In England, Thomas Beecham espoused the cause of Sibelius early on; in the 1950s and 60s, Herbert von Karajan continued the cause, somewhat unusually for a German; Sibelius was popular in Scandinavia, in Russia and in Britain – perhaps also in America – but had made little impact in Germany, and pretty well none at all in France or Italy. Sibelius's music is music of the North, with icy winds and freezing frost. The second and fifth symphonies have become almost popular (a Frenchman, Pierre Monteux, made a very fine recording of the second symphony back in 1958, again with the LSO). I grew up in my distant teens with the sixth and seventh symphonies (Philharmonia under von Karajan) and still have a soft spot for these two; like a long draft of pure, cool, spring water. The earlier Sibelius symphonies still show his debt to Tchaikovsky and the Russians; the later symphonies are pure Nordic Sibelius. Many Beecham Sibelius recordings are still available, as are the recordings made by von Karajan, first with the Philharmonia, then with the Berlin Philharmonic — I prefer the earlier Philharmonia recordings, where von Karajan was less obsessed with pure, silky sound, and the Philharmonia was at its peak in the 1950s with Klemperer and von Karajan in and out of the recording studios and concert halls, all presided over by Walter Legge. I even have a recording conducted by Furtwängler of En Saga (1943, Berlin Philharmonic) and, in the same year, he conducted Georg Kulenkampff in the violin concerto. Praga Digital is currently re-issuing re-vamped transfers of the Karajan-Philharmonia symphonies five, six, and seven. I have my name down.

And for the violin concerto? I have 56 different recordings, the classics being the Heifetz and the Neveu recordings from earlier in the last century. Pretty well every violinist that ever drew a bow has recorded the work, which has joined the Mendelssohn and Tchaikovsky concertos at the top of the A-list. My modern choice would probably be one of the two recordings with Lisa Batiashvili playing. Or maybe Vadim Repin (I have no less than six different recordings of Repin playing this work).
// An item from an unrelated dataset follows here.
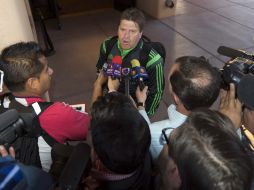 El director técnico de la selección mexicana durante su llegada al hotel donde se concentra el 'Tri'. NTX /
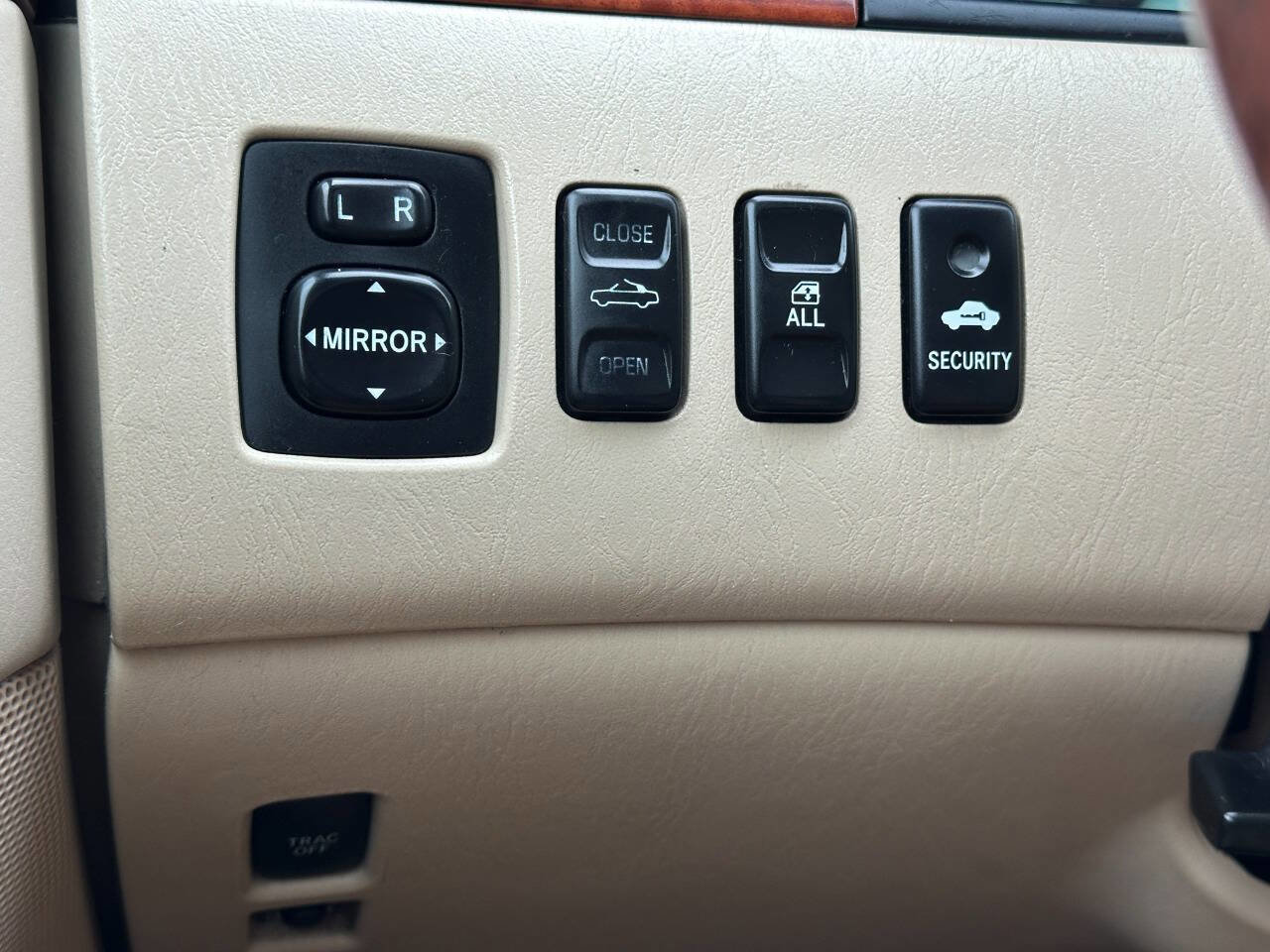 Used 2006 Toyota Solara SLE image 33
Sibelius avoided the gigantism and long-windedness that characterised much of the music at the end of the nineteenth century and the beginning of the twentieth; Wagner, Bruckner, Mahler and Elgar all wrote music that, arguably, often goes on just too long. Most of Sibelius's symphonies come in comfortably at around 30 minutes each; a good listening span. In self-imposed musical exile after his seventh symphony, he shunned the sterile cul-de-sac of the serialists such as Schönberg, Berg and their acolytes, fortunately for his music and his future reputation. My mini- Sibelius festival over, I'll nevertheless not re-shelve the CDs but will keep them by me. I value all seven Sibelius symphonies, even the fourth that proves that the Russians do not have a monopoly on musical pessimism and gloom.